-- Provided passage follows --
Let's just say we supposedly want a 5/2 ratio.

Right now I'm dealing with an old Mason & Hamlin that someone put new hammers on some years ago that seem much lighter than the original hammers. I'm reading 40g/23g in the center octave. Let's round that off and call it a 2/1 ratio.

I would like to get it closer to the original downweight spec which is probably more like 60g downweight.

However if I simply add weight at the hammer or take lead out of the key, I will increase the upweight just as much as the downweight, so would really be no closer to the 5/2 ratio. It will still be closer to the 2/1 ratio.

Can anyone say what performance degradation occurs at a 2/1 ratio as opposed to 5/2? It seems to me that logically a 2/1 ratio should even be faster than 5/2. Is 5/2 just a "feel" thing that is more or less an arbitrary ideal, whereas 2/1 is fine too?
-- Provided passage concluded --
-- Material provided follows --
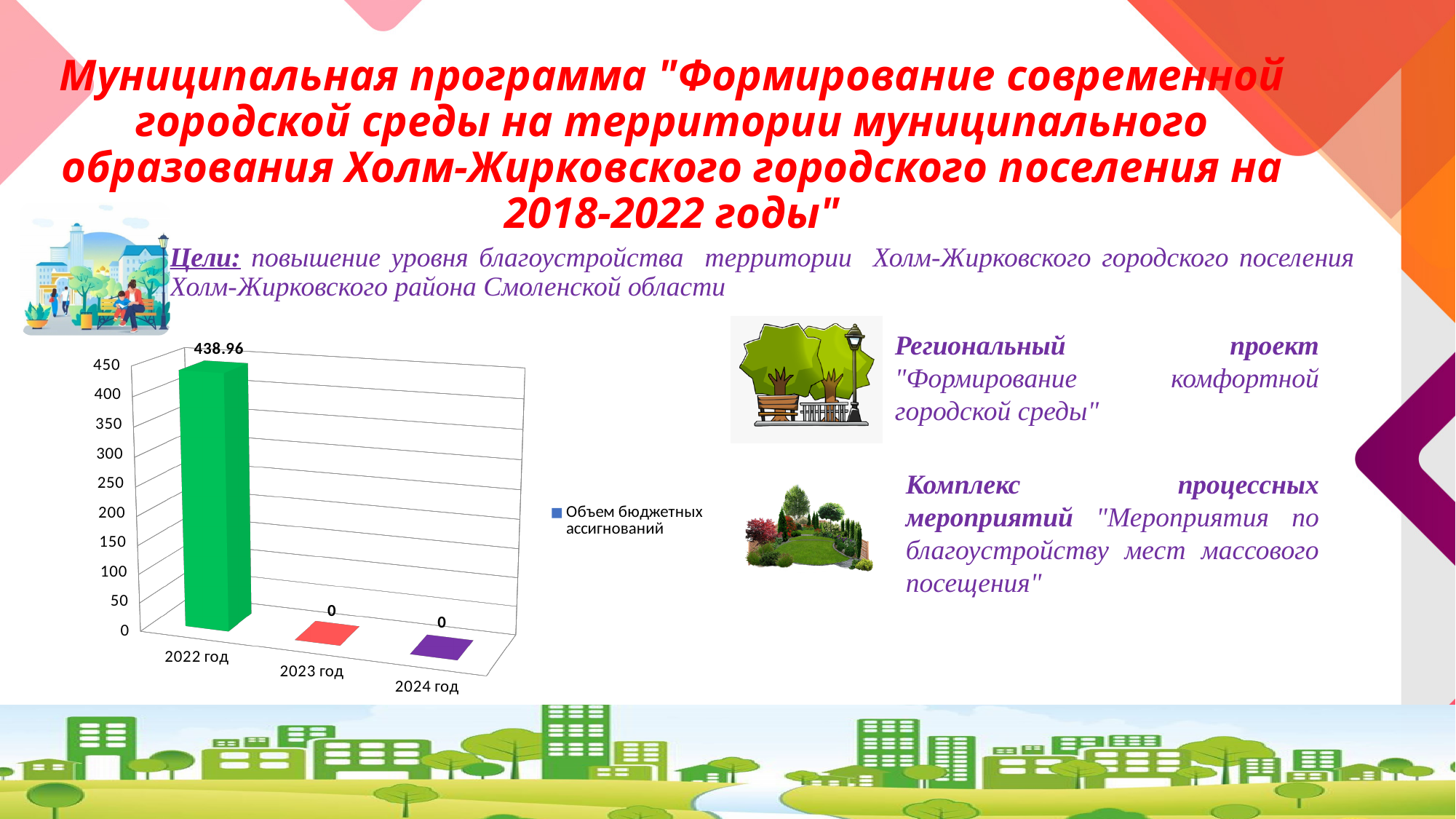
What is the value for 2022 год? 438.96 How many categories are shown on the x axis? 3 What is the value for 2024 год? 0 What kind of chart is shown? bar chart What is the difference between the values for 2022 год and 2023 год? 438.96 What is the series name shown in the legend? Объем бюджетных ассигнований What is the value for 2023 год? 0 Which is larger, the value for 2022 год or the value for 2024 год? 2022 год Is the value for 2022 год greater or less than 400? greater Do the values rise or fall from 2022 год to 2024 год? fall How many series does the legend list? 1 Which year has the highest value? 2022 год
-- Material provided concluded --
> **Check your understanding**
1. In the post about key weighting, what downweight does the writer think the original spec probably called for?
2. List every weight in grams that appears in the post about key weighting.
3. Continue the post about key weighting from its final sentence.
The material placed after the post comes from a separate source.

> **Written answers**
1. Probably more like 60g downweight.

2. 40g, 23g, 60g

3.
There is also the issue of action friction and I notice that the flanges are very non-resistant though not loose in terms of side-play. IOW, too many swings. I could add a little friction by repinning larger while still remaining within action center friction spec and this will give me a ratio that is spread a little more and closer to the supposed ideal of 5/2- though this alone will not give me 60g downweight. I would still have to tweak weights.

It seems most logical to just add weight to the hammer itself, as I think it will be due for a new set in about 10 years and at that time we can go back to a hammer which weight is more like the original. If I change the lead in the keys now, it will just have to be done over when the new hammers are put in.

I guess the upshot to all this rambling is still the question in the middle.... what is the performance difference in a 5/2 ratio as opposed to 2/1?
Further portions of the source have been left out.